Aaron Johnson

Aaron Johnson’s work presents a fluid approach to painting that harnesses unpredictable  washes of color into raw canvas. The paintings vibrate with ethereal figures that dissolve into hazes of disembodied color, juicy luminosity, and radiant blurs. His spiritlike figures are in turns comical, grotesque, angelic, and ghostly. Romantic moments reveal embracing, starry-eyed lovers who melt into each other, combine energies, and fuse into a psychedelic nonduality. The dreamy landscapes seem to suggest life on another planet, or in another dimension, abundant with strange magic. In his unique process, working on the floor with washes of flowing paint, Johnson’s technique allows figures to emerge, dissolve, and morph, as the artist orchestrates in a mode of improvisation. There is a balance struck in these works between a wild freedom and a tight precision. His technique pays reverence to the abstract expressionism of Color Field painting, in combination with an eccentric mode of figuration. The works call on a range of influences from Helen Frankenthaler and Rothko on one end of the spectrum to the Hairy Who and James Ensor on the other, while exploring a curiosity into astrophysics and mysticism. These are intuitive paintings that harness the alchemy of paint as a metaphysical potion for an enigmatic visual experience.

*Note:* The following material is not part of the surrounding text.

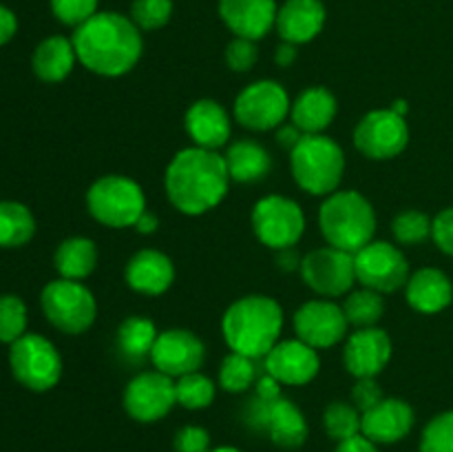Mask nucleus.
<instances>
[{"instance_id": "obj_1", "label": "nucleus", "mask_w": 453, "mask_h": 452, "mask_svg": "<svg viewBox=\"0 0 453 452\" xmlns=\"http://www.w3.org/2000/svg\"><path fill=\"white\" fill-rule=\"evenodd\" d=\"M75 56L88 71L104 78L128 74L144 51L142 31L131 18L115 12H97L80 27L73 38Z\"/></svg>"}, {"instance_id": "obj_2", "label": "nucleus", "mask_w": 453, "mask_h": 452, "mask_svg": "<svg viewBox=\"0 0 453 452\" xmlns=\"http://www.w3.org/2000/svg\"><path fill=\"white\" fill-rule=\"evenodd\" d=\"M228 182L230 173L224 155L199 146H188L175 153L164 175L171 204L190 217L219 207L228 193Z\"/></svg>"}, {"instance_id": "obj_3", "label": "nucleus", "mask_w": 453, "mask_h": 452, "mask_svg": "<svg viewBox=\"0 0 453 452\" xmlns=\"http://www.w3.org/2000/svg\"><path fill=\"white\" fill-rule=\"evenodd\" d=\"M283 308L268 295H246L233 301L221 319V332L233 353L264 359L279 341Z\"/></svg>"}, {"instance_id": "obj_4", "label": "nucleus", "mask_w": 453, "mask_h": 452, "mask_svg": "<svg viewBox=\"0 0 453 452\" xmlns=\"http://www.w3.org/2000/svg\"><path fill=\"white\" fill-rule=\"evenodd\" d=\"M319 226L330 246L354 255L374 239V207L358 191H334L321 204Z\"/></svg>"}, {"instance_id": "obj_5", "label": "nucleus", "mask_w": 453, "mask_h": 452, "mask_svg": "<svg viewBox=\"0 0 453 452\" xmlns=\"http://www.w3.org/2000/svg\"><path fill=\"white\" fill-rule=\"evenodd\" d=\"M290 168L295 182L305 193L332 195L343 180V149L323 133L303 136L290 151Z\"/></svg>"}, {"instance_id": "obj_6", "label": "nucleus", "mask_w": 453, "mask_h": 452, "mask_svg": "<svg viewBox=\"0 0 453 452\" xmlns=\"http://www.w3.org/2000/svg\"><path fill=\"white\" fill-rule=\"evenodd\" d=\"M87 208L93 220L109 229L135 226L146 211V198L142 186L127 175H104L87 191Z\"/></svg>"}, {"instance_id": "obj_7", "label": "nucleus", "mask_w": 453, "mask_h": 452, "mask_svg": "<svg viewBox=\"0 0 453 452\" xmlns=\"http://www.w3.org/2000/svg\"><path fill=\"white\" fill-rule=\"evenodd\" d=\"M40 306L53 328L66 335H80L96 322L97 304L93 292L75 279H53L42 288Z\"/></svg>"}, {"instance_id": "obj_8", "label": "nucleus", "mask_w": 453, "mask_h": 452, "mask_svg": "<svg viewBox=\"0 0 453 452\" xmlns=\"http://www.w3.org/2000/svg\"><path fill=\"white\" fill-rule=\"evenodd\" d=\"M9 368L13 379L27 390L47 393L60 381L62 357L47 337L27 332L9 348Z\"/></svg>"}, {"instance_id": "obj_9", "label": "nucleus", "mask_w": 453, "mask_h": 452, "mask_svg": "<svg viewBox=\"0 0 453 452\" xmlns=\"http://www.w3.org/2000/svg\"><path fill=\"white\" fill-rule=\"evenodd\" d=\"M252 230L261 244L274 251L295 248L305 230V215L295 199L265 195L252 208Z\"/></svg>"}, {"instance_id": "obj_10", "label": "nucleus", "mask_w": 453, "mask_h": 452, "mask_svg": "<svg viewBox=\"0 0 453 452\" xmlns=\"http://www.w3.org/2000/svg\"><path fill=\"white\" fill-rule=\"evenodd\" d=\"M290 106V96L281 84L274 80H257L234 100V120L250 131H270L281 127Z\"/></svg>"}, {"instance_id": "obj_11", "label": "nucleus", "mask_w": 453, "mask_h": 452, "mask_svg": "<svg viewBox=\"0 0 453 452\" xmlns=\"http://www.w3.org/2000/svg\"><path fill=\"white\" fill-rule=\"evenodd\" d=\"M357 282L376 292H396L410 279V264L394 244L374 242L354 253Z\"/></svg>"}, {"instance_id": "obj_12", "label": "nucleus", "mask_w": 453, "mask_h": 452, "mask_svg": "<svg viewBox=\"0 0 453 452\" xmlns=\"http://www.w3.org/2000/svg\"><path fill=\"white\" fill-rule=\"evenodd\" d=\"M410 142V127L405 118L392 109L370 111L354 129V144L365 158L392 160L405 151Z\"/></svg>"}, {"instance_id": "obj_13", "label": "nucleus", "mask_w": 453, "mask_h": 452, "mask_svg": "<svg viewBox=\"0 0 453 452\" xmlns=\"http://www.w3.org/2000/svg\"><path fill=\"white\" fill-rule=\"evenodd\" d=\"M301 277L317 295L339 297L352 291L357 282L354 255L334 246H323L310 251L301 260Z\"/></svg>"}, {"instance_id": "obj_14", "label": "nucleus", "mask_w": 453, "mask_h": 452, "mask_svg": "<svg viewBox=\"0 0 453 452\" xmlns=\"http://www.w3.org/2000/svg\"><path fill=\"white\" fill-rule=\"evenodd\" d=\"M177 403L175 379L159 370L140 372L124 390V410L140 424L164 419Z\"/></svg>"}, {"instance_id": "obj_15", "label": "nucleus", "mask_w": 453, "mask_h": 452, "mask_svg": "<svg viewBox=\"0 0 453 452\" xmlns=\"http://www.w3.org/2000/svg\"><path fill=\"white\" fill-rule=\"evenodd\" d=\"M292 323H295L296 339L312 346L314 350L332 348L341 339H345L349 328L343 306L334 304L330 300L305 301L295 313Z\"/></svg>"}, {"instance_id": "obj_16", "label": "nucleus", "mask_w": 453, "mask_h": 452, "mask_svg": "<svg viewBox=\"0 0 453 452\" xmlns=\"http://www.w3.org/2000/svg\"><path fill=\"white\" fill-rule=\"evenodd\" d=\"M206 359V348L203 341L195 332L184 331V328H171L157 335L153 346V362L155 370L164 372L168 377H184L188 372H197Z\"/></svg>"}, {"instance_id": "obj_17", "label": "nucleus", "mask_w": 453, "mask_h": 452, "mask_svg": "<svg viewBox=\"0 0 453 452\" xmlns=\"http://www.w3.org/2000/svg\"><path fill=\"white\" fill-rule=\"evenodd\" d=\"M264 368L279 384L305 386L319 375L321 359L312 346L301 339L277 341L274 348L264 357Z\"/></svg>"}, {"instance_id": "obj_18", "label": "nucleus", "mask_w": 453, "mask_h": 452, "mask_svg": "<svg viewBox=\"0 0 453 452\" xmlns=\"http://www.w3.org/2000/svg\"><path fill=\"white\" fill-rule=\"evenodd\" d=\"M389 359H392V339L380 328H358L345 341L343 363L349 375H354L357 379L376 377L379 372H383Z\"/></svg>"}, {"instance_id": "obj_19", "label": "nucleus", "mask_w": 453, "mask_h": 452, "mask_svg": "<svg viewBox=\"0 0 453 452\" xmlns=\"http://www.w3.org/2000/svg\"><path fill=\"white\" fill-rule=\"evenodd\" d=\"M274 0H219V16L237 38L261 40L277 25Z\"/></svg>"}, {"instance_id": "obj_20", "label": "nucleus", "mask_w": 453, "mask_h": 452, "mask_svg": "<svg viewBox=\"0 0 453 452\" xmlns=\"http://www.w3.org/2000/svg\"><path fill=\"white\" fill-rule=\"evenodd\" d=\"M411 428H414V410L403 399H383L361 417V434L376 446L401 441Z\"/></svg>"}, {"instance_id": "obj_21", "label": "nucleus", "mask_w": 453, "mask_h": 452, "mask_svg": "<svg viewBox=\"0 0 453 452\" xmlns=\"http://www.w3.org/2000/svg\"><path fill=\"white\" fill-rule=\"evenodd\" d=\"M124 277L135 292L157 297L166 292L175 282V266H173L171 257L164 255L162 251L144 248L128 260Z\"/></svg>"}, {"instance_id": "obj_22", "label": "nucleus", "mask_w": 453, "mask_h": 452, "mask_svg": "<svg viewBox=\"0 0 453 452\" xmlns=\"http://www.w3.org/2000/svg\"><path fill=\"white\" fill-rule=\"evenodd\" d=\"M326 4L321 0H286L277 13V31L283 43L305 44L326 27Z\"/></svg>"}, {"instance_id": "obj_23", "label": "nucleus", "mask_w": 453, "mask_h": 452, "mask_svg": "<svg viewBox=\"0 0 453 452\" xmlns=\"http://www.w3.org/2000/svg\"><path fill=\"white\" fill-rule=\"evenodd\" d=\"M186 133L199 149L217 151L230 137V118L215 100H197L188 106L184 118Z\"/></svg>"}, {"instance_id": "obj_24", "label": "nucleus", "mask_w": 453, "mask_h": 452, "mask_svg": "<svg viewBox=\"0 0 453 452\" xmlns=\"http://www.w3.org/2000/svg\"><path fill=\"white\" fill-rule=\"evenodd\" d=\"M336 97L326 87H310L292 102L290 118L292 124L299 129L303 136H317L323 133L336 118Z\"/></svg>"}, {"instance_id": "obj_25", "label": "nucleus", "mask_w": 453, "mask_h": 452, "mask_svg": "<svg viewBox=\"0 0 453 452\" xmlns=\"http://www.w3.org/2000/svg\"><path fill=\"white\" fill-rule=\"evenodd\" d=\"M405 295L411 308L425 315H434L451 304L453 284L442 270L420 269L407 279Z\"/></svg>"}, {"instance_id": "obj_26", "label": "nucleus", "mask_w": 453, "mask_h": 452, "mask_svg": "<svg viewBox=\"0 0 453 452\" xmlns=\"http://www.w3.org/2000/svg\"><path fill=\"white\" fill-rule=\"evenodd\" d=\"M75 60L78 56H75L73 43L65 35H51L35 47L34 56H31V66L42 82L56 84L73 71Z\"/></svg>"}, {"instance_id": "obj_27", "label": "nucleus", "mask_w": 453, "mask_h": 452, "mask_svg": "<svg viewBox=\"0 0 453 452\" xmlns=\"http://www.w3.org/2000/svg\"><path fill=\"white\" fill-rule=\"evenodd\" d=\"M226 167H228L230 180L242 182V184H255L268 177L273 168V158L268 151L255 140H237L228 146L224 155Z\"/></svg>"}, {"instance_id": "obj_28", "label": "nucleus", "mask_w": 453, "mask_h": 452, "mask_svg": "<svg viewBox=\"0 0 453 452\" xmlns=\"http://www.w3.org/2000/svg\"><path fill=\"white\" fill-rule=\"evenodd\" d=\"M265 433L273 439L274 446L286 448V450H295V448L303 446L310 430L303 412H301L290 399L279 397L277 401H273V406H270Z\"/></svg>"}, {"instance_id": "obj_29", "label": "nucleus", "mask_w": 453, "mask_h": 452, "mask_svg": "<svg viewBox=\"0 0 453 452\" xmlns=\"http://www.w3.org/2000/svg\"><path fill=\"white\" fill-rule=\"evenodd\" d=\"M157 328L150 319L146 317H127L118 326L115 332V350L119 353V357L124 359L131 366L137 363L150 362V355H153V346L157 341Z\"/></svg>"}, {"instance_id": "obj_30", "label": "nucleus", "mask_w": 453, "mask_h": 452, "mask_svg": "<svg viewBox=\"0 0 453 452\" xmlns=\"http://www.w3.org/2000/svg\"><path fill=\"white\" fill-rule=\"evenodd\" d=\"M97 264V248L88 238H69L62 239L53 255V266L58 275L65 279H80L88 277L96 270Z\"/></svg>"}, {"instance_id": "obj_31", "label": "nucleus", "mask_w": 453, "mask_h": 452, "mask_svg": "<svg viewBox=\"0 0 453 452\" xmlns=\"http://www.w3.org/2000/svg\"><path fill=\"white\" fill-rule=\"evenodd\" d=\"M35 235V217L29 207L13 199L0 202V248H20Z\"/></svg>"}, {"instance_id": "obj_32", "label": "nucleus", "mask_w": 453, "mask_h": 452, "mask_svg": "<svg viewBox=\"0 0 453 452\" xmlns=\"http://www.w3.org/2000/svg\"><path fill=\"white\" fill-rule=\"evenodd\" d=\"M343 313L348 322L357 328H372L380 322L385 313L383 292H376L372 288L354 291L345 297Z\"/></svg>"}, {"instance_id": "obj_33", "label": "nucleus", "mask_w": 453, "mask_h": 452, "mask_svg": "<svg viewBox=\"0 0 453 452\" xmlns=\"http://www.w3.org/2000/svg\"><path fill=\"white\" fill-rule=\"evenodd\" d=\"M259 359L246 357V355L230 353L221 362L219 368V386L226 393H246L248 388L259 379Z\"/></svg>"}, {"instance_id": "obj_34", "label": "nucleus", "mask_w": 453, "mask_h": 452, "mask_svg": "<svg viewBox=\"0 0 453 452\" xmlns=\"http://www.w3.org/2000/svg\"><path fill=\"white\" fill-rule=\"evenodd\" d=\"M361 417L363 412L357 406L345 401H334L323 412V425H326L327 437L334 441H345L357 434H361Z\"/></svg>"}, {"instance_id": "obj_35", "label": "nucleus", "mask_w": 453, "mask_h": 452, "mask_svg": "<svg viewBox=\"0 0 453 452\" xmlns=\"http://www.w3.org/2000/svg\"><path fill=\"white\" fill-rule=\"evenodd\" d=\"M177 403L186 410H202L208 408L215 399V384L202 372H188L184 377H177L175 381Z\"/></svg>"}, {"instance_id": "obj_36", "label": "nucleus", "mask_w": 453, "mask_h": 452, "mask_svg": "<svg viewBox=\"0 0 453 452\" xmlns=\"http://www.w3.org/2000/svg\"><path fill=\"white\" fill-rule=\"evenodd\" d=\"M27 335V306L18 295H0V341L12 346Z\"/></svg>"}, {"instance_id": "obj_37", "label": "nucleus", "mask_w": 453, "mask_h": 452, "mask_svg": "<svg viewBox=\"0 0 453 452\" xmlns=\"http://www.w3.org/2000/svg\"><path fill=\"white\" fill-rule=\"evenodd\" d=\"M173 16V0H133L131 20L140 31H155L168 25Z\"/></svg>"}, {"instance_id": "obj_38", "label": "nucleus", "mask_w": 453, "mask_h": 452, "mask_svg": "<svg viewBox=\"0 0 453 452\" xmlns=\"http://www.w3.org/2000/svg\"><path fill=\"white\" fill-rule=\"evenodd\" d=\"M392 230L398 244L414 246L432 235V220L420 211H403L394 217Z\"/></svg>"}, {"instance_id": "obj_39", "label": "nucleus", "mask_w": 453, "mask_h": 452, "mask_svg": "<svg viewBox=\"0 0 453 452\" xmlns=\"http://www.w3.org/2000/svg\"><path fill=\"white\" fill-rule=\"evenodd\" d=\"M420 452H453V410L434 417L425 425Z\"/></svg>"}, {"instance_id": "obj_40", "label": "nucleus", "mask_w": 453, "mask_h": 452, "mask_svg": "<svg viewBox=\"0 0 453 452\" xmlns=\"http://www.w3.org/2000/svg\"><path fill=\"white\" fill-rule=\"evenodd\" d=\"M100 0H51V12L62 25L80 27L97 13Z\"/></svg>"}, {"instance_id": "obj_41", "label": "nucleus", "mask_w": 453, "mask_h": 452, "mask_svg": "<svg viewBox=\"0 0 453 452\" xmlns=\"http://www.w3.org/2000/svg\"><path fill=\"white\" fill-rule=\"evenodd\" d=\"M257 60H259V49H257L255 40L237 38L234 35V40H230L228 47H226V62L237 74L250 71L257 65Z\"/></svg>"}, {"instance_id": "obj_42", "label": "nucleus", "mask_w": 453, "mask_h": 452, "mask_svg": "<svg viewBox=\"0 0 453 452\" xmlns=\"http://www.w3.org/2000/svg\"><path fill=\"white\" fill-rule=\"evenodd\" d=\"M175 452H211V434L202 425H184L175 434Z\"/></svg>"}, {"instance_id": "obj_43", "label": "nucleus", "mask_w": 453, "mask_h": 452, "mask_svg": "<svg viewBox=\"0 0 453 452\" xmlns=\"http://www.w3.org/2000/svg\"><path fill=\"white\" fill-rule=\"evenodd\" d=\"M383 390L376 384L374 377H363V379H358L357 386L352 388V401L361 412H367L370 408H374L376 403L383 401Z\"/></svg>"}, {"instance_id": "obj_44", "label": "nucleus", "mask_w": 453, "mask_h": 452, "mask_svg": "<svg viewBox=\"0 0 453 452\" xmlns=\"http://www.w3.org/2000/svg\"><path fill=\"white\" fill-rule=\"evenodd\" d=\"M432 238L442 253L453 257V207L445 208L434 217Z\"/></svg>"}, {"instance_id": "obj_45", "label": "nucleus", "mask_w": 453, "mask_h": 452, "mask_svg": "<svg viewBox=\"0 0 453 452\" xmlns=\"http://www.w3.org/2000/svg\"><path fill=\"white\" fill-rule=\"evenodd\" d=\"M255 390H257L255 393L257 397L265 399V401H277V399L281 397V384H279L273 375H268V372L257 379Z\"/></svg>"}, {"instance_id": "obj_46", "label": "nucleus", "mask_w": 453, "mask_h": 452, "mask_svg": "<svg viewBox=\"0 0 453 452\" xmlns=\"http://www.w3.org/2000/svg\"><path fill=\"white\" fill-rule=\"evenodd\" d=\"M16 31H18L16 13H13L9 7H4V4H0V47L7 44L9 40L16 35Z\"/></svg>"}, {"instance_id": "obj_47", "label": "nucleus", "mask_w": 453, "mask_h": 452, "mask_svg": "<svg viewBox=\"0 0 453 452\" xmlns=\"http://www.w3.org/2000/svg\"><path fill=\"white\" fill-rule=\"evenodd\" d=\"M334 452H379V448H376V443L370 441L367 437L357 434V437L341 441L339 446H336Z\"/></svg>"}, {"instance_id": "obj_48", "label": "nucleus", "mask_w": 453, "mask_h": 452, "mask_svg": "<svg viewBox=\"0 0 453 452\" xmlns=\"http://www.w3.org/2000/svg\"><path fill=\"white\" fill-rule=\"evenodd\" d=\"M303 137V133L295 127V124H281L277 131V142L281 146H288V149H295L299 144V140Z\"/></svg>"}, {"instance_id": "obj_49", "label": "nucleus", "mask_w": 453, "mask_h": 452, "mask_svg": "<svg viewBox=\"0 0 453 452\" xmlns=\"http://www.w3.org/2000/svg\"><path fill=\"white\" fill-rule=\"evenodd\" d=\"M295 60H296V44H290V43L279 44L277 53H274V62H277L279 66H290Z\"/></svg>"}, {"instance_id": "obj_50", "label": "nucleus", "mask_w": 453, "mask_h": 452, "mask_svg": "<svg viewBox=\"0 0 453 452\" xmlns=\"http://www.w3.org/2000/svg\"><path fill=\"white\" fill-rule=\"evenodd\" d=\"M157 226H159V220L153 215V213H149V211L142 213L140 220L135 222V230H137V233H142V235L155 233V230H157Z\"/></svg>"}, {"instance_id": "obj_51", "label": "nucleus", "mask_w": 453, "mask_h": 452, "mask_svg": "<svg viewBox=\"0 0 453 452\" xmlns=\"http://www.w3.org/2000/svg\"><path fill=\"white\" fill-rule=\"evenodd\" d=\"M279 266H281L283 270L301 269V260L296 257L295 248H283V251H279Z\"/></svg>"}, {"instance_id": "obj_52", "label": "nucleus", "mask_w": 453, "mask_h": 452, "mask_svg": "<svg viewBox=\"0 0 453 452\" xmlns=\"http://www.w3.org/2000/svg\"><path fill=\"white\" fill-rule=\"evenodd\" d=\"M389 109H392L394 113H398V115H403V118H405V115H407V109H410V106H407V102H405V100H396V102H394L392 106H389Z\"/></svg>"}, {"instance_id": "obj_53", "label": "nucleus", "mask_w": 453, "mask_h": 452, "mask_svg": "<svg viewBox=\"0 0 453 452\" xmlns=\"http://www.w3.org/2000/svg\"><path fill=\"white\" fill-rule=\"evenodd\" d=\"M211 452H243V450H239V448H233V446H221V448H212Z\"/></svg>"}]
</instances>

Aaron Johnson lives and works in Brooklyn, and holds an MFA from Hunter College, NYC, 2005.  His work is in permanent collections including The Museum of Modern Art, New York; The Weisman Foundation, Los Angeles; and Coleccion Solo, Madrid.
His work has been included in museum exhibitions at The Museum of Modern Art, Mass MoCA, and The Hudson Valley Center for Contemporary Art.  His work has been exhibited at galleries internationally, including Almine Rech, Brussels; Gana Art, Seoul; Ross + Kramer Gallery, NY; Stux Gallery, NY; Marlborough Gallery, NY; Over The Influence, LA; AishoNanzuka, Hong Kong; Gallery Poulsen, Copenhagen; and Gallery Brandstrup, Oslo. He is the recipient of awards including The MacDowell Colony Fellowship, The Yaddo residency, and The Marie Walsh Sharpe Space Program residency.  Johnson’s work has been reviewed in numerous publications, including The New York Times, The Huffington Post, The Village Voice, Art News, and ArtForum, and Vice.